### SELECTED TEXT ###

A trained pipeline maps text to an annotated Doc.

A trained pipeline maps text to an annotated Doc.

import spacy

nlp = spacy.load("en_core_web_sm")        # load a trained pipeline
doc = nlp("Apple is looking at buying U.K. startup.")   # text -> Doc

len(doc)                                  # number of tokens
doc[0], doc[1:3]                          # a Token, then a Span
list(doc.sents)                           # sentences as Spans
doc.text                                  # round-trips to the original string
nlp = spacy.blank("en")                   # tokenizer only, no components

See spaCy 101. Use the modern spacy.load(...); nlp(text) returns the annotated Doc.

Tokens and Linguistic Features

Each Token exposes its linguistic annotations as attributes: token.pos_ is the coarse part of speech, token.tag_ the fine-grained tag, token.lemma_ the dictionary form, and token.morph the morphological features. The convention is that string-valued attributes end in an underscore (pos_, lemma_, dep_), while the bare name returns an integer hash; spacy.explain("VBG") turns any tag into a human-readable description.

Each Token carries POS, lemma, dependency, and morphology.

Each Token carries POS, lemma, dependency, and morphology.

token.pos_, token.tag_                    # coarse POS, fine-grained tag
token.lemma_                              # dictionary base form
token.is_stop, token.is_alpha, token.like_num   # boolean shape flags
token.morph.to_dict()                     # {'Tense': 'Pres', 'Number': 'Sing', ...}
spacy.explain("VBG")                      # 'verb, gerund or present participle'
[(t.text, t.pos_, t.head.text) for t in doc]   # token, POS, syntactic head

See POS tagging. String-valued attributes end in _; the bare name is an integer hash.

Named Entities (doc.ents)

The named-entity recognizer labels real-world spans, so doc.ents is a tuple of Span objects, each with ent.text, ent.label_ (such as ORG, GPE, MONEY), and character offsets. Per token, the same information appears as BIO tags (token.ent_iob_, token.ent_type_), and displacy.render(doc, style="ent") draws the entities as colored highlights.

Real-world spans the model labels (ORG, GPE, MONEY, …).

Real-world spans the model labels (ORG, GPE, MONEY, …).

from spacy import displacy

doc.ents                                  # (Apple/ORG, U.K./GPE, $1 billion/MONEY, ...)
ent.text, ent.label_, ent.start_char, ent.end_char   # one entity's fields
spacy.explain("GPE")                      # 'Countries, cities, states'
token.ent_iob_, token.ent_type_          # per-token BIO tag and entity label
displacy.render(doc, style="ent")         # colored highlight marks behind entities

See Named entities. doc.ents holds Spans; per token use ent_iob_ / ent_type_.

The Dependency Parse

spaCy parses every sentence into a tree where each token has exactly one syntactic head and a typed relation token.dep_ (such as nsubj, dobj, prep); the one token whose head is itself is the ROOT. Walk token.children and token.head to navigate the tree, read doc.noun_chunks for base noun phrases, and call displacy.render(doc, style="dep") for the classic arc diagram.

### ENTRIES SHOWN ###

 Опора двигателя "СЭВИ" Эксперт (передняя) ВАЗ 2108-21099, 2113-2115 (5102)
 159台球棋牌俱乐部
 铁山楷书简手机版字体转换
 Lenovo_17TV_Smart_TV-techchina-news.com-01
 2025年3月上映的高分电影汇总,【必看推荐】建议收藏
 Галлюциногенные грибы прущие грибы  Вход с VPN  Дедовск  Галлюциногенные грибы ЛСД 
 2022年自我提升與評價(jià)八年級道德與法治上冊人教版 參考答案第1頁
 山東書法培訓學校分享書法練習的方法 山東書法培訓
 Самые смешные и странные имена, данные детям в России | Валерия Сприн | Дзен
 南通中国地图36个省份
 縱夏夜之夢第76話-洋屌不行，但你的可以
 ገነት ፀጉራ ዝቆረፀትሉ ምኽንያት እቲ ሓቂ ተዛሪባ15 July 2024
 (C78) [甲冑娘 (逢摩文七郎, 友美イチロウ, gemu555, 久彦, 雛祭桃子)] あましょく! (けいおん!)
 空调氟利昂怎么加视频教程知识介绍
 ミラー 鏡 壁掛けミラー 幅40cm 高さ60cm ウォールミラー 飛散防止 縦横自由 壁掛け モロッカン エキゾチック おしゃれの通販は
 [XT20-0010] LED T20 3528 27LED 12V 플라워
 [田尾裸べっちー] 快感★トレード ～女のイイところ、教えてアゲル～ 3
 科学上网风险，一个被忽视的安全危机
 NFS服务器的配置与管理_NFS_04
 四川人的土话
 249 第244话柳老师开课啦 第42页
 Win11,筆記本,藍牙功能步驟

###

Could you repeat the spaCy text from "See spaCy 101." up to and including "a human-readable description."?

» RESULT
See spaCy 101. Use the modern spacy.load(...); nlp(text) returns the annotated Doc.

Tokens and Linguistic Features

Each Token exposes its linguistic annotations as attributes: token.pos_ is the coarse part of speech, token.tag_ the fine-grained tag, token.lemma_ the dictionary form, and token.morph the morphological features. The convention is that string-valued attributes end in an underscore (pos_, lemma_, dep_), while the bare name returns an integer hash; spacy.explain("VBG") turns any tag into a human-readable description.